▶ [WHAT YOU NEED TO DO]
[1] In the note on type replacement, reproduce everything from "Ian Ray, 17th" down to "https://ulrikbuchholtz.dk/hott1920/hott-intro.pdf)" without changing a single character.
[2] According to the note on type replacement, what does the file UF/Size.lagda define?

▶ [EXTRACT PROVIDED]
Ian Ray, 17th August 2025.
The type theoretic axiom of replacement (section 24.5 of Introduction to
Homotopy Type Theory by Egbert Rijke:
https://ulrikbuchholtz.dk/hott1920/hott-intro.pdf)
is a statement about the size of the image of a function when certain smallness
assumptions are imposed on the domain and codomain. The nomenclature is derived
from the set-theoretic axiom of replacement, where the set vs class distinction
provides a notion of size. In type theory, this statement may be assumed or
proven depending on the context (see discussion below for details about the
strength of type replacement). We also mention that the file UF/Size.lagda
defines 'set replacement' which restricts type replacement to those maps whose
codomain is a set (in the sense of univalent foundations). We will drop the word
'axiom' and write 'type replacement', or simply 'replacement' when there is no
risk of confusion with set replacement.

▶ [DATA LINES]
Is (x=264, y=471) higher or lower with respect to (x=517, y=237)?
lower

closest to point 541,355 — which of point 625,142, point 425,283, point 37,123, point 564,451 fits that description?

▶ [THE RESPONSES]
[1]
Ian Ray, 17th August 2025.
The type theoretic axiom of replacement (section 24.5 of Introduction to
Homotopy Type Theory by Egbert Rijke:
https://ulrikbuchholtz.dk/hott1920/hott-intro.pdf)

[2] It defines "set replacement," which restricts type replacement to maps whose codomain is a set in the sense of univalent foundations.